The main purpose of the sermon, contextually speaking, was to abruptly dislodge and disrupt the culture of apathetic skepticism that reigned in this church. Edwards attempted to do this by drawing haunting imagery of God's mercy in all things, ensuring the congregation that the only reason they are even breathing is because of God's grace. He paints a picture of man dangling over an eternal fire, and stressing that this is where man finds himself right now, and that the only reason he doesn't fall in is because God (and a very angry God at that) has a hold of him and hasn't yet let go. For Edwards, it was clear that by holding on to sinful and unrepentant man and not allowing him to fall at any moment, God was being infinitely more merciful than we deserve, but that such mercy is not indefinite or inexhaustible, but instead serves either to keep an elect person alive long enough for him to reach a point of faith and repentence, or serves to harden the sinner's heart to the point where eternal damnation is a completely just punishment for having denied and defied the authority of their Maker for so long.
Some have commented that this kind of imagery is backwards because Christians shouldn't be in the business of trying to scare people into personal faith. While such a sentiment sounds good and tends to appeal to our modern sensitivities, such a view is decidedly unfaithful to the entire earthly ministry of Jesus Christ as recorded in the gospels. Jesus talked about hell and punishment more than anyone else, and certainly far more than Edwards. If one accepts that Jesus is God and can therefore be considered a pretty reliable authority on the supernatural and the afterlife, then one must conclude that Christ's continual warnings about eternal punishment are authoritative, accurate, and should be heeded with deep seriousness. I found this sermon by Edwards to be very faithful to the uncomfortable and even scary warnings given by Jesus throughout the four Gospels of the New Testament. Edwards is not scaring people for the sake of scaring people. He is doing exactly what Christ did 2,000 years ago - out of a spirit of deep love and concern, he is warning people of the very real and terrifying consequences of deliberately walking away from Jesus Christ.
In the end, the basic question one has to ask when reading either Edwards or Scripture is whether the eternal punishment described by both is truthful or not. If it is, then how can it possibly be an act of love not to tell people about it? Better to offend with the truth and call people to faith in the one true God and personal repentance than try to make people feel comfortable believing a lie and not seeing a need for people to change anything about their beliefs, wrong and negatively consequential though they may be. If someone believes that eternal punishment is false, then that person has bigger fish to fry then Edwards, they must also patently reject the sayings of Jesus and adopt completely by blind faith a different view of the afterlife.

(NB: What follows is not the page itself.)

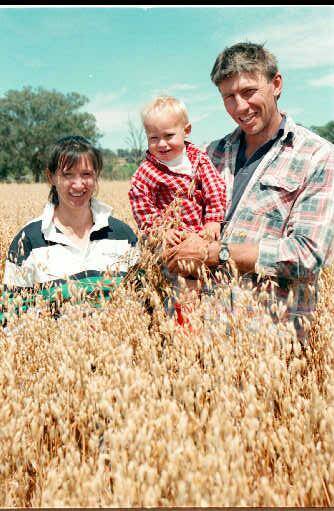 FLASHBACK: David Schilg with his wife, Natalie, and son on the family farm in 1996. Schilg is regarded as one of Burrumbuttock's greatest footballers and was a dual Azzi medal winner.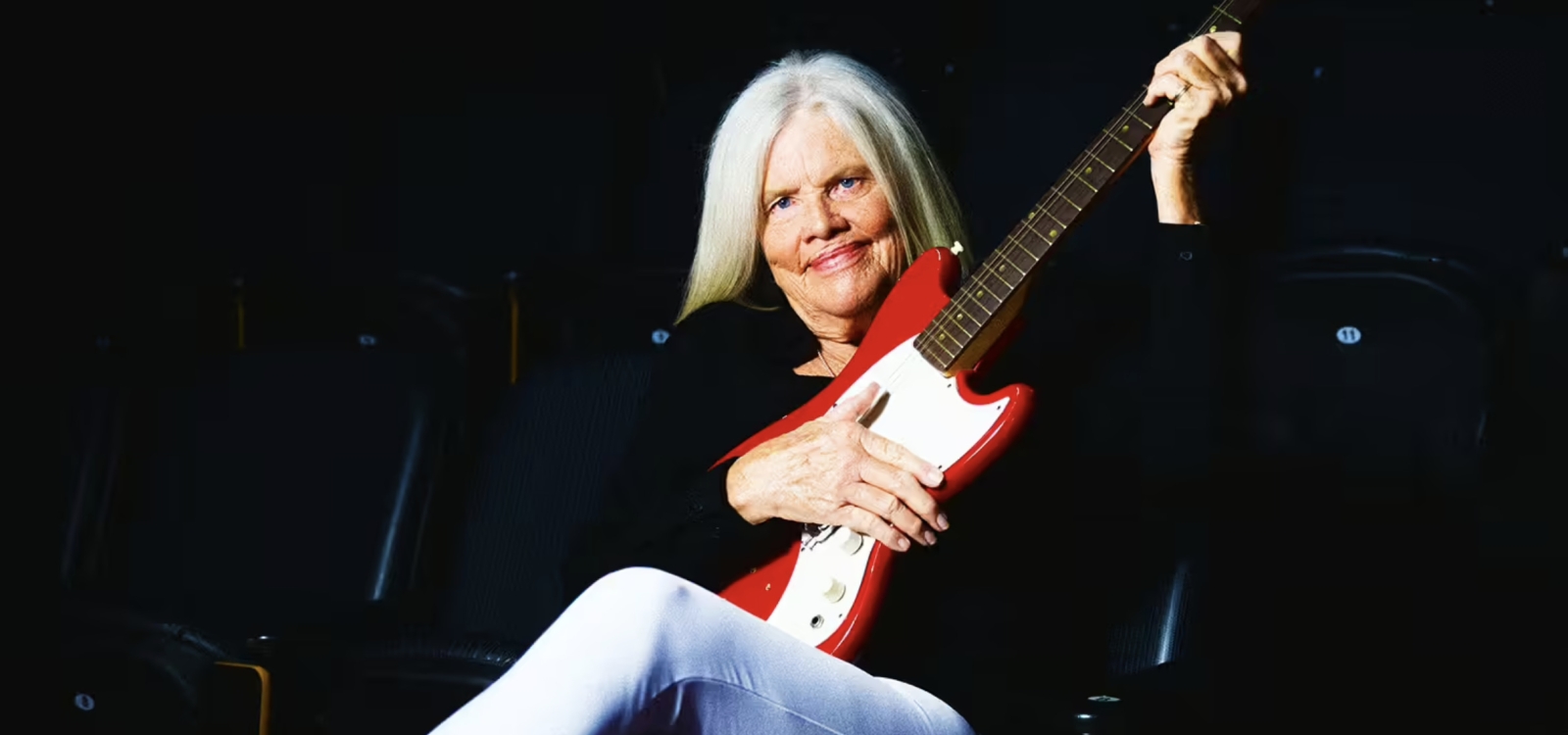 Colleen Duffy-Smith, sitting with an electric guitar in her hands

Many have taken this latter road, just as Christ predicted would happen. But truth does not depend on whether our ears are sufficiently tickled. Those who sincerely want to know the truth will give Edwards a fair hearing here and put his views to the test.
To most religiously-inclined readers today, this sermon will seem a bit extreme, if not eccentric. But one has to remember the context in which it was given. These were the Puritans, the religious zealots that literally tried to 'scare the Hell' out of people. Edwards does this very well.
It may be true that this sermon is quite harsh, but that does not mean that one cannot profit by reading it. The underlying message of this text is that the day for living a virtuous life is TODAY, and not later, or when we get around to it. It also warns against the dangers of allowing oneself to enter a carnal security--to believe that all is well when we are in fact under condemnation.
Overall, this sermon has many great Christian values, though it should be taken with a grain of salt. This discourse is definitely recommended for anyone with an interest in Christian readings.